Stephen J. Turnbull wrote:
On Tue, Apr 24, 2012 at 12:31 PM, Mark Sapiro <mark@msapiro.net> wrote:
There already is a plain text mbox format archive at archives/private/LISTNAME.mbox/LISTNAME.mbox that contains the entire list archive.
I forget, have headers been cleaned out? Patricia might want to nuke all the "Received" headers from the "very old" mbox file, for example, which would save considerable space. This would require splitting the current mbox file and rebuilding the archives (thus changing message sequence numbers and URLs).
No, The LISTNAME.mbox file contains the entire message. Some headers may have been removed by pipeline handlers such as Cleanse and CleanseDKIM or manipulated or added by CookHeaders, but except in the case of anonymous lists with fairly recent Mailman, Received: headers are still there.
If you want a fairly sanitized mailbox with most non-essential headers removed, you can always concatenate the periodic .txt (or .txt.gz, but you can't directly concatenate those) files, or you can just keep those files and nuke the rest of the pipermail structure for the unwanted periods.
E.g. a typical archive for a list with the default monthly archive may have an archives/private/LISTNAME/ directory, and in it for a typical month a yyyy-Month directory containing the HTMLized messages and monthly indices, a yyyy-Month.txt and possibly a yyy-Month.txt.gz files containing messages with minimal headers after scrubbing of attachments.
There will also be a archives/private/LISTNAME/attachments/ directory with subdirectories by date of the form yyyymmdd containing scrubbed attachments.
One could simply remove the unwanted archives/private/LISTNAME/yyyy-Month directories and maybe or maybe not the archives/private/LISTNAME/attachments/yyyymmdd/ directories leaving the text files which are already linked from the TOC page. This leaves dead links for the removed Months' Pipermail archives, but that may be OK.
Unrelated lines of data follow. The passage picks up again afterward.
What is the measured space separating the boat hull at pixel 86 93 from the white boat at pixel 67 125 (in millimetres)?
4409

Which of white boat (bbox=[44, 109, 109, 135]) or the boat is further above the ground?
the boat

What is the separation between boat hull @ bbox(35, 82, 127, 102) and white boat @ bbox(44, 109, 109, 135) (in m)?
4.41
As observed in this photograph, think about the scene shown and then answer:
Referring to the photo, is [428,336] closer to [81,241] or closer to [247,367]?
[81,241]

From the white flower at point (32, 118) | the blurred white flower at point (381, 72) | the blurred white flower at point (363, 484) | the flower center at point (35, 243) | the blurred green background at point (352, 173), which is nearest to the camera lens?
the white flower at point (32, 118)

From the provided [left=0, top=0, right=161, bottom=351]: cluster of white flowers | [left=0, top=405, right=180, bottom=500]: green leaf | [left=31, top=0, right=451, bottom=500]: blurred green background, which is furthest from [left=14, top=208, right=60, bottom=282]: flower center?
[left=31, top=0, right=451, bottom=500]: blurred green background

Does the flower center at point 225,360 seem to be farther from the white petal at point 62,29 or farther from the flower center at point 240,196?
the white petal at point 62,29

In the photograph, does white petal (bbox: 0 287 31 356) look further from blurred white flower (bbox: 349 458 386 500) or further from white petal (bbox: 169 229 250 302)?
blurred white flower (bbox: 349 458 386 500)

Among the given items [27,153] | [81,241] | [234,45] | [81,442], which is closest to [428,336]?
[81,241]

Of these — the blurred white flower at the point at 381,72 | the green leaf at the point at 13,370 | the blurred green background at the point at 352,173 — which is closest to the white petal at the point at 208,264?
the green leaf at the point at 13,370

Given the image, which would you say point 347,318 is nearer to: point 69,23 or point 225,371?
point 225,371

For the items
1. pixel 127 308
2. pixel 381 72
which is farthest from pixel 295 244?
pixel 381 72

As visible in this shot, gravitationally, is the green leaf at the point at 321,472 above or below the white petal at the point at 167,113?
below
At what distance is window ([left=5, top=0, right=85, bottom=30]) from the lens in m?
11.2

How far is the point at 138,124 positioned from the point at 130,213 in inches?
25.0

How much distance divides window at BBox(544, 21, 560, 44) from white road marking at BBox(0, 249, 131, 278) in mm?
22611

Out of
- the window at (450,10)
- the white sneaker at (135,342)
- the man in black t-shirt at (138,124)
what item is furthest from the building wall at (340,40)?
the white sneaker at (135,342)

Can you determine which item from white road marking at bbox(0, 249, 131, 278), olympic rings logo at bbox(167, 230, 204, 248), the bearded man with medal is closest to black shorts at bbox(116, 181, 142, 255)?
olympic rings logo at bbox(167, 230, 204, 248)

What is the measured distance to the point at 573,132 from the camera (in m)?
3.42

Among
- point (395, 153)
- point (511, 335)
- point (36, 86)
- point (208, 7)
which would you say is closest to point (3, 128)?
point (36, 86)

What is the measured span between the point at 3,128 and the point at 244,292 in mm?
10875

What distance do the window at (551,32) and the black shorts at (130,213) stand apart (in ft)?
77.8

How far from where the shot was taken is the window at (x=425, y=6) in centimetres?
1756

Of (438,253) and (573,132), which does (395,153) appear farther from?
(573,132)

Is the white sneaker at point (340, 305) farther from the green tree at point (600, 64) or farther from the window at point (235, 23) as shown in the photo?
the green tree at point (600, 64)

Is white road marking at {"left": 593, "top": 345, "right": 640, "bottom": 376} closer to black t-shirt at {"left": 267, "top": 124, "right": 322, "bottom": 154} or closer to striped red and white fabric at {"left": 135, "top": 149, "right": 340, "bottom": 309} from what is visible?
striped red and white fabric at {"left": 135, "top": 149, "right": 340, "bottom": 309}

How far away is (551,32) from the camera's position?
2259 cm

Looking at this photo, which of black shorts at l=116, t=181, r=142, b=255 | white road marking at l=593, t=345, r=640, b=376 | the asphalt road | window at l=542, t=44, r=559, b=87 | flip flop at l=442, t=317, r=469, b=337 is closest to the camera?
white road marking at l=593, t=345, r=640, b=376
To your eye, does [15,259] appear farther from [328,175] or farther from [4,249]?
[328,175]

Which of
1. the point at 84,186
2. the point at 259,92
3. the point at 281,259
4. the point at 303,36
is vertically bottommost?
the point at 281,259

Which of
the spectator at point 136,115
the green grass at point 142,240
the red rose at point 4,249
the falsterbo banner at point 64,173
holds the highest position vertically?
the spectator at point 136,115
Another potential space saver if your lists have a lot of scrubbed attachments and the list is digestable and its scrub_nondigest setting is the default No is that there will generally be two copies of each scrubbed attachment in the attachments/ directory, one scrubbed as the message was archived and one scrubbed from the digest. These have names like name.ext and name-0001.ext. The tricky part is you don't know which of these names is referenced by the archived message and which was referenced in the plain format difest. Typically, the archived message will reference the name.ext file and the digest the name-0001.ext file, but when a digest is triggered on size, it may reference a name.ext file and the archived message the name-0001.ext file.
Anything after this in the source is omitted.